====== Data to use ======

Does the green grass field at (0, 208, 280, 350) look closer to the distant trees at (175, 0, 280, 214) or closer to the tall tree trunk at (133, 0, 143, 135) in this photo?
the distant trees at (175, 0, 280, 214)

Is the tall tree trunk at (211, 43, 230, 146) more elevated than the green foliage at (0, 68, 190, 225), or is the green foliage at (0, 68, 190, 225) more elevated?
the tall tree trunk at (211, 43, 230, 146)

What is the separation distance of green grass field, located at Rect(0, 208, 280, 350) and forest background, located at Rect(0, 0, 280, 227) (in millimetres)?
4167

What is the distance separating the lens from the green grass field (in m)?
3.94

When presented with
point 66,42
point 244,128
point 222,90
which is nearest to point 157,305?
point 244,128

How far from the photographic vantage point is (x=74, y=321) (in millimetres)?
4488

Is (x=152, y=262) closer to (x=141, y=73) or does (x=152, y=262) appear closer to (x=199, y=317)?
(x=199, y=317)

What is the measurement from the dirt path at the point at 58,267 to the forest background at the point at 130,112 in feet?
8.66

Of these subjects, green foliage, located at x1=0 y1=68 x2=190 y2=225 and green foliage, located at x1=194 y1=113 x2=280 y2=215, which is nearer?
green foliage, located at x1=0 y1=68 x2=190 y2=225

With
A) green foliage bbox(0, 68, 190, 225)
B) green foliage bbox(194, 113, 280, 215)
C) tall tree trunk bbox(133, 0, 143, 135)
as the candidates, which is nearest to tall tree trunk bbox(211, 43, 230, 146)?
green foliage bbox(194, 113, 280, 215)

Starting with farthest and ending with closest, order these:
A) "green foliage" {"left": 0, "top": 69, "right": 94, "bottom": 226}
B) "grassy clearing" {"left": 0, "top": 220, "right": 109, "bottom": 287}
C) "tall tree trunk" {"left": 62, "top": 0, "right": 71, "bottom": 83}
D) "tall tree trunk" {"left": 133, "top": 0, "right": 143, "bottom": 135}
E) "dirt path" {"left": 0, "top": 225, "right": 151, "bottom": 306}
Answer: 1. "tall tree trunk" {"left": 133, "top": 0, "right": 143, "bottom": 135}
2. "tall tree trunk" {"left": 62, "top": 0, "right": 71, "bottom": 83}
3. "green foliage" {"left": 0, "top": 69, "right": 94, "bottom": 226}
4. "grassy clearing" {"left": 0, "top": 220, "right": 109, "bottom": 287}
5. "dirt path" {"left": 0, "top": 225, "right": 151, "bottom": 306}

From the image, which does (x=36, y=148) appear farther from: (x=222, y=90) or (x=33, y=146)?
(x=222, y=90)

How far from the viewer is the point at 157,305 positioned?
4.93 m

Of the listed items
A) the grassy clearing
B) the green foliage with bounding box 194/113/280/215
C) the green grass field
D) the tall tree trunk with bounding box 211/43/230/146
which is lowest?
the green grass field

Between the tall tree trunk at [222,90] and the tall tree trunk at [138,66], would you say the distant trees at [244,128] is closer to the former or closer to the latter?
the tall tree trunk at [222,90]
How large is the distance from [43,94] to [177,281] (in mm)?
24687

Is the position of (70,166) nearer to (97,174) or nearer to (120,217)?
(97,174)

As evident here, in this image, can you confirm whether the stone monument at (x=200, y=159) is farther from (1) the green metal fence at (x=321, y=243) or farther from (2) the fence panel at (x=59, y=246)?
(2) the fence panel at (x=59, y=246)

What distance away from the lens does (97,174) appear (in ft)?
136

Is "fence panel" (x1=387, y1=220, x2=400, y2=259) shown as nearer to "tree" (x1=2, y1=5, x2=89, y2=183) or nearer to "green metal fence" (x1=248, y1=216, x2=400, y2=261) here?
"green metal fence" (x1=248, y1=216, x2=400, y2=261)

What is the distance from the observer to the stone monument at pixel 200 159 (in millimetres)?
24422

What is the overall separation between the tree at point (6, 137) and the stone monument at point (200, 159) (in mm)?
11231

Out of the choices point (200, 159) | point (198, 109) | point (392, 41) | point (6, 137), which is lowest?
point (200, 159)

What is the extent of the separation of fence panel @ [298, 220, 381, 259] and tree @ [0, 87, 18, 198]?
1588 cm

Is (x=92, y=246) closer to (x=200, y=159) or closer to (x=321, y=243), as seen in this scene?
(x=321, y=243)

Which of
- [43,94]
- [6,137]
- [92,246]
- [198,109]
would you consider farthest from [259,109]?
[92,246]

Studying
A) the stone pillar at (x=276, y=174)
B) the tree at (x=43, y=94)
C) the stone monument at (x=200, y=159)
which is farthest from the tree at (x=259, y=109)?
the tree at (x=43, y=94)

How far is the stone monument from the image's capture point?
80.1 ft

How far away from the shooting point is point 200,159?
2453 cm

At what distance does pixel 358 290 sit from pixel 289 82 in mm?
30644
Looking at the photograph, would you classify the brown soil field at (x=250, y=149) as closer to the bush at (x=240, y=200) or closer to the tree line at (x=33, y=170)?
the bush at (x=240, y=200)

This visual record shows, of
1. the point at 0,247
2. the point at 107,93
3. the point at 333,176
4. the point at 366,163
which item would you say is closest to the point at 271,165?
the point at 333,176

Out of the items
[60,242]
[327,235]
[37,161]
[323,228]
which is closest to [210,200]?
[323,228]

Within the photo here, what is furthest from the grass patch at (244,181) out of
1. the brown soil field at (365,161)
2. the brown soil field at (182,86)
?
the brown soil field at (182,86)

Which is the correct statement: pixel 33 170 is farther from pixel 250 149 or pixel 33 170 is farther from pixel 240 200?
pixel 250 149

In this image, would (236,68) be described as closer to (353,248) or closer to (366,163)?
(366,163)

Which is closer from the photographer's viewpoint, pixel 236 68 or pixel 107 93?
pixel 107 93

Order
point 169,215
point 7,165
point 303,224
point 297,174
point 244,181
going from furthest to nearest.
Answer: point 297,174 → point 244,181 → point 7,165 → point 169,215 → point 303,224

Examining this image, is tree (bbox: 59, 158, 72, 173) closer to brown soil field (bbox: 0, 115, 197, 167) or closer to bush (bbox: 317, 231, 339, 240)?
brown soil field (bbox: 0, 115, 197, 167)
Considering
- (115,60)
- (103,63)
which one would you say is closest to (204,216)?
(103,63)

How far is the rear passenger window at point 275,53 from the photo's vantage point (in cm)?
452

======

◆ Task prompt
Restate all of the entries exactly, please.

◆ The reply
Does the green grass field at (0, 208, 280, 350) look closer to the distant trees at (175, 0, 280, 214) or closer to the tall tree trunk at (133, 0, 143, 135) in this photo?
the distant trees at (175, 0, 280, 214)

Is the tall tree trunk at (211, 43, 230, 146) more elevated than the green foliage at (0, 68, 190, 225), or is the green foliage at (0, 68, 190, 225) more elevated?
the tall tree trunk at (211, 43, 230, 146)

What is the separation distance of green grass field, located at Rect(0, 208, 280, 350) and forest background, located at Rect(0, 0, 280, 227) (in millimetres)?
4167

What is the distance separating the lens from the green grass field (in m)?
3.94

When presented with
point 66,42
point 244,128
point 222,90
which is nearest to point 157,305?
point 244,128

How far from the photographic vantage point is (x=74, y=321) (in millimetres)?
4488

Is (x=152, y=262) closer to (x=141, y=73) or does (x=152, y=262) appear closer to (x=199, y=317)?
(x=199, y=317)

What is the measurement from the dirt path at the point at 58,267 to the forest background at the point at 130,112 in feet?
8.66

Of these subjects, green foliage, located at x1=0 y1=68 x2=190 y2=225 and green foliage, located at x1=194 y1=113 x2=280 y2=215, which is nearer?
green foliage, located at x1=0 y1=68 x2=190 y2=225

With
A) green foliage bbox(0, 68, 190, 225)
B) green foliage bbox(194, 113, 280, 215)
C) tall tree trunk bbox(133, 0, 143, 135)
as the candidates, which is nearest to tall tree trunk bbox(211, 43, 230, 146)?
green foliage bbox(194, 113, 280, 215)

Starting with farthest and ending with closest, order these:
A) "green foliage" {"left": 0, "top": 69, "right": 94, "bottom": 226}
B) "grassy clearing" {"left": 0, "top": 220, "right": 109, "bottom": 287}
C) "tall tree trunk" {"left": 62, "top": 0, "right": 71, "bottom": 83}
D) "tall tree trunk" {"left": 133, "top": 0, "right": 143, "bottom": 135}
E) "dirt path" {"left": 0, "top": 225, "right": 151, "bottom": 306}
Answer: 1. "tall tree trunk" {"left": 133, "top": 0, "right": 143, "bottom": 135}
2. "tall tree trunk" {"left": 62, "top": 0, "right": 71, "bottom": 83}
3. "green foliage" {"left": 0, "top": 69, "right": 94, "bottom": 226}
4. "grassy clearing" {"left": 0, "top": 220, "right": 109, "bottom": 287}
5. "dirt path" {"left": 0, "top": 225, "right": 151, "bottom": 306}

From the image, which does (x=36, y=148) appear farther from: (x=222, y=90) or (x=33, y=146)?
(x=222, y=90)

How far from the viewer is the point at 157,305 positioned?
4.93 m

Of the listed items
A) the grassy clearing
B) the green foliage with bounding box 194/113/280/215
C) the green grass field
D) the tall tree trunk with bounding box 211/43/230/146
which is lowest?
the green grass field

Between the tall tree trunk at [222,90] and the tall tree trunk at [138,66], would you say the distant trees at [244,128] is closer to the former or closer to the latter?
the tall tree trunk at [222,90]
How large is the distance from [43,94] to [177,281] (in mm)?
24687

Is the position of (70,166) nearer to (97,174) or nearer to (120,217)?
(97,174)

As evident here, in this image, can you confirm whether the stone monument at (x=200, y=159) is farther from (1) the green metal fence at (x=321, y=243) or farther from (2) the fence panel at (x=59, y=246)?
(2) the fence panel at (x=59, y=246)

What distance away from the lens does (97,174) appear (in ft)?
136

Is "fence panel" (x1=387, y1=220, x2=400, y2=259) shown as nearer to "tree" (x1=2, y1=5, x2=89, y2=183) or nearer to "green metal fence" (x1=248, y1=216, x2=400, y2=261) here?
"green metal fence" (x1=248, y1=216, x2=400, y2=261)

What is the distance from the observer to the stone monument at pixel 200 159 (in millimetres)?
24422

What is the overall separation between the tree at point (6, 137) and the stone monument at point (200, 159) (in mm)?
11231

Out of the choices point (200, 159) | point (198, 109) | point (392, 41) | point (6, 137), which is lowest?
point (200, 159)

What is the extent of the separation of fence panel @ [298, 220, 381, 259] and tree @ [0, 87, 18, 198]?
1588 cm

Is (x=92, y=246) closer to (x=200, y=159) or closer to (x=321, y=243), as seen in this scene?
(x=321, y=243)

Which of
- [43,94]
- [6,137]
- [92,246]
- [198,109]
would you consider farthest from [259,109]?
[92,246]

Studying
A) the stone pillar at (x=276, y=174)
B) the tree at (x=43, y=94)
C) the stone monument at (x=200, y=159)
which is farthest from the tree at (x=259, y=109)?
the tree at (x=43, y=94)

How far is the stone monument from the image's capture point?
80.1 ft

How far away from the shooting point is point 200,159?
2453 cm

At what distance does pixel 358 290 sit from pixel 289 82 in mm?
30644
Looking at the photograph, would you classify the brown soil field at (x=250, y=149) as closer to the bush at (x=240, y=200) or closer to the tree line at (x=33, y=170)?
the bush at (x=240, y=200)

This visual record shows, of
1. the point at 0,247
2. the point at 107,93
3. the point at 333,176
4. the point at 366,163
which item would you say is closest to the point at 271,165?
the point at 333,176

Out of the items
[60,242]
[327,235]
[37,161]
[323,228]
which is closest to [210,200]?
[323,228]

Within the photo here, what is furthest from the grass patch at (244,181) out of
1. the brown soil field at (365,161)
2. the brown soil field at (182,86)
?
the brown soil field at (182,86)

Which is the correct statement: pixel 33 170 is farther from pixel 250 149 or pixel 33 170 is farther from pixel 240 200?
pixel 250 149

In this image, would (236,68) be described as closer to (353,248) or closer to (366,163)?
(366,163)

Which is closer from the photographer's viewpoint, pixel 236 68 or pixel 107 93?
pixel 107 93

Order
point 169,215
point 7,165
point 303,224
point 297,174
point 244,181
going from furthest to nearest.
Answer: point 297,174 → point 244,181 → point 7,165 → point 169,215 → point 303,224

Examining this image, is tree (bbox: 59, 158, 72, 173) closer to brown soil field (bbox: 0, 115, 197, 167) or closer to bush (bbox: 317, 231, 339, 240)?
brown soil field (bbox: 0, 115, 197, 167)
Considering
- (115,60)
- (103,63)
which one would you say is closest to (204,216)?
(103,63)

How far is the rear passenger window at point 275,53 from the photo's vantage point (in cm)?
452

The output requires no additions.